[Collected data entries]
###
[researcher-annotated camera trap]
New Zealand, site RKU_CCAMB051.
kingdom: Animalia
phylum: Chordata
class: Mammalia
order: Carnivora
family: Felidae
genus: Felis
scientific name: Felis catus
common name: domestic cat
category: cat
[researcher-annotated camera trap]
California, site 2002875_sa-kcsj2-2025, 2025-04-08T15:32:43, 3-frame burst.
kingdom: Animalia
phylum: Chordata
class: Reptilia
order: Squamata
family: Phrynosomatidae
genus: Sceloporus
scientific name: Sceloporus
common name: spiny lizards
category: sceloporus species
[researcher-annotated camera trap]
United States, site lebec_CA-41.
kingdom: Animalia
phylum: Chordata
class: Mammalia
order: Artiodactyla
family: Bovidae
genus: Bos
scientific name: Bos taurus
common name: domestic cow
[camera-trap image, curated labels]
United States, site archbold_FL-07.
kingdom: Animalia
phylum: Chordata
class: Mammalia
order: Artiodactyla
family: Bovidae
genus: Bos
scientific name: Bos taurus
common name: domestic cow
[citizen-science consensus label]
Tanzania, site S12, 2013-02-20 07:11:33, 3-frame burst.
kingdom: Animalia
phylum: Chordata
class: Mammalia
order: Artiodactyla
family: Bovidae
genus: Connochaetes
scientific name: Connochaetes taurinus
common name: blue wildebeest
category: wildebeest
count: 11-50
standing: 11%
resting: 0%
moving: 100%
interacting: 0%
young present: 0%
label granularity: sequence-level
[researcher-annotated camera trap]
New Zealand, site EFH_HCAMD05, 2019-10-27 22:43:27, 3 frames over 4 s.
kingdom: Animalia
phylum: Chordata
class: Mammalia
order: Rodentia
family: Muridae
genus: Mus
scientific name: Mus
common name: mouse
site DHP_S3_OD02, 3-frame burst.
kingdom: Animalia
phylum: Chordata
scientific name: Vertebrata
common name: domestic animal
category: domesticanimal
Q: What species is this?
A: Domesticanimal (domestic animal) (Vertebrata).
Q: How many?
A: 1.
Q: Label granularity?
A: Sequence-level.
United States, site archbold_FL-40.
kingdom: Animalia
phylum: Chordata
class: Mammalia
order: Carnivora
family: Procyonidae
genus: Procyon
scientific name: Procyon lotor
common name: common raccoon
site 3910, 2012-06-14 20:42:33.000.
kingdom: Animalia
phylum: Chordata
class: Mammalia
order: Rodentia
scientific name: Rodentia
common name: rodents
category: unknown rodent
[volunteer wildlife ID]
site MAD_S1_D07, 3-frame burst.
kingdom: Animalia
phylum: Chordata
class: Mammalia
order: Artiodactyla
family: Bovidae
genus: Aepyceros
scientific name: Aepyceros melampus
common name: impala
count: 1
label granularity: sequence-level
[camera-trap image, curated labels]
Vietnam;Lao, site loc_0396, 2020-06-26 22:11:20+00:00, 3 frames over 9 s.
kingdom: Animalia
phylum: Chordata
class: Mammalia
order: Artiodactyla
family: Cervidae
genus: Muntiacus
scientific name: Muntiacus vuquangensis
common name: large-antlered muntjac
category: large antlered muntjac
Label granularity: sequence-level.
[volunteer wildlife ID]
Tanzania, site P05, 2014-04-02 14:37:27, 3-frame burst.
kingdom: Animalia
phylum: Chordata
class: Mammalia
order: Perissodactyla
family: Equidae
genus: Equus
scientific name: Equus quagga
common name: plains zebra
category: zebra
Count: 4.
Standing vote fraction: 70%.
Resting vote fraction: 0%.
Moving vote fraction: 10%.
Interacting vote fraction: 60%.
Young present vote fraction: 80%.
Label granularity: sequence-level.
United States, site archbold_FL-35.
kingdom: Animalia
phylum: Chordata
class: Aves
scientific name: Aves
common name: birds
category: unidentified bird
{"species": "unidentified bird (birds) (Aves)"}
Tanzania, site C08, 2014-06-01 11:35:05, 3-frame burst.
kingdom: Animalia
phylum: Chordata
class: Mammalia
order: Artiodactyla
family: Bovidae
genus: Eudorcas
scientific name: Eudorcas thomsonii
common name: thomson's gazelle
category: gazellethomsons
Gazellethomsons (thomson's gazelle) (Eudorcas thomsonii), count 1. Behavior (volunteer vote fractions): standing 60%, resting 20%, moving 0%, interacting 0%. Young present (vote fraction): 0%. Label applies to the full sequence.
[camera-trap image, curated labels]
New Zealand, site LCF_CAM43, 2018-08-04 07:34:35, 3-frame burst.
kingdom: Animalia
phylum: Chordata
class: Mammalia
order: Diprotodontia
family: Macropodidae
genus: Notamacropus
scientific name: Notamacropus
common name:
###
**Exercise:** Keeping every character as it is, restate the lines above that run from the line with "common name: domestic cat" through the line with "[citizen-science consensus label]", both included, and nothing else.

**Your solution:**
common name: domestic cat
category: cat
[researcher-annotated camera trap]
California, site 2002875_sa-kcsj2-2025, 2025-04-08T15:32:43, 3-frame burst.
kingdom: Animalia
phylum: Chordata
class: Reptilia
order: Squamata
family: Phrynosomatidae
genus: Sceloporus
scientific name: Sceloporus
common name: spiny lizards
category: sceloporus species
[researcher-annotated camera trap]
United States, site lebec_CA-41.
kingdom: Animalia
phylum: Chordata
class: Mammalia
order: Artiodactyla
family: Bovidae
genus: Bos
scientific name: Bos taurus
common name: domestic cow
[camera-trap image, curated labels]
United States, site archbold_FL-07.
kingdom: Animalia
phylum: Chordata
class: Mammalia
order: Artiodactyla
family: Bovidae
genus: Bos
scientific name: Bos taurus
common name: domestic cow
[citizen-science consensus label]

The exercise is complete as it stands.